For range or list partitioning, each range or list is mapped to one bucket for the table, so total number of buckets cannot be less than the number of ranger or lists. If total number of buckets is larger than the total number of ranges or lists, then the values that fall outside of the specified ranges or lists are distributed among all the available buckets including those that are not mapped to any of the ranges or lists.

RECOVERYDELAY Clause

Use the RECOVERYDELAY clause to specify the default time in milliseconds that existing members will wait before satisfying redundancy after a member crashes. The default is -1, which indicates that redundancy is not recovered after a member fails. By default a GemFire XD system always attempts to satisfy redundancy if required when a new server member that is hosting data for the table is started. Redundancy recovery also occurs for redundant, partitioned tables if you configure the default-recovery-delay boot property.

MAXPARTSIZE Clause

The MAXPARTSIZE attribute specifies the maximum memory for any partition on a member in megabytes. Use it to load-balance partitions among available members. If you omit MAXPARTSIZE, then GemFire XD calculates a default value for the table based on available heap memory. You can view the MAXPARTSIZE setting by querying the EVICTIONATTRS column in SYSTABLES.

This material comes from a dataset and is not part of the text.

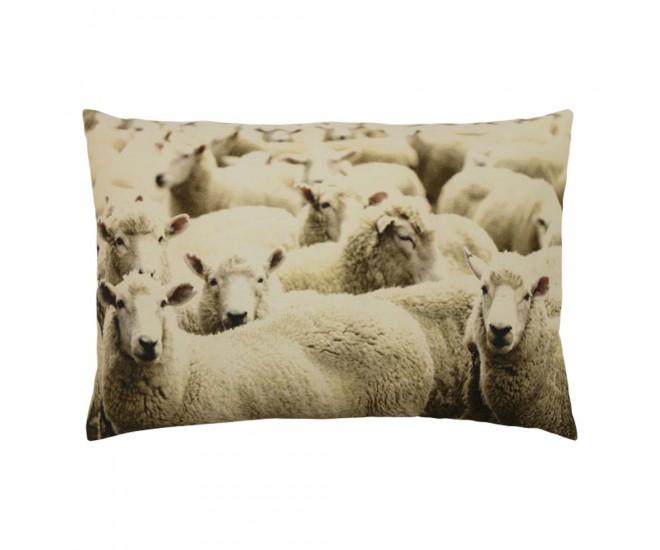 Bavlněný polštář Ovce 40x60 cm - 60*10*40cm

Note: If you also configure eviction for the table by memory size (LRUMEMSIZE), then Pivotal recommends that you set both LRUMEMSIZE and MAXPARTSIZE to the same value. If you specify an LRUMEMSIZE value that is larger than the table's MAXPARTSIZE, then GemFire XD automatically sets LRUMEMSIZE equal to MAXPARTSIZE. See EVICTION BY Clause.
-- example showing how to specify the BUCKETS, RECOVERYDELAY
-- and MAXPARTSIZE
CREATE TABLE COUNTRIES 
( 
  COUNTRY VARCHAR(26) NOT NULL, 
  COUNTRY_ISO_CODE CHAR(2) NOT PRIMARY KEY, 
  REGION VARCHAR(26), 
) PARTITION BY PRIMARY KEY BUCKETS 10 RECOVERYDELAY 10 MAXPARTSIZE 50

SERVER GROUPS Clause

Configure the GemFire XD datastore members that host data for table.

Syntax

[ SERVER GROUPS ( server_group_name [, server_group_name ] * ) ]
Note: The server group names that you specify are automatically converted to all-uppercase characters.

Description

The group of GemFire XD servers that store data for the table is either specified using the SERVER GROUPS clause or is deduced from the colocated parent table's server groups if a colocation clause is specified. If both the SERVER GROUPS clause and colocation clause are omitted, then GemFire XD stores data for the table on all members of the default server group for the schema.

Note: The default group is specified in the DEFAULT SERVER GROUP directive of the CREATE SCHEMA statement. If no server group is specified for the schema, the implicit default server group is used, which includes all servers in the distributed system.

A GemFire XD data store's server groups are specified when you start the member, using the -server-groups option. See server.

Keep in mind that all data store and accessor members in the GemFire XD system create the table, even if they do not store data for the table. Data stores that are not a member of one of the table's server groups act as accessors when performing operations against the table.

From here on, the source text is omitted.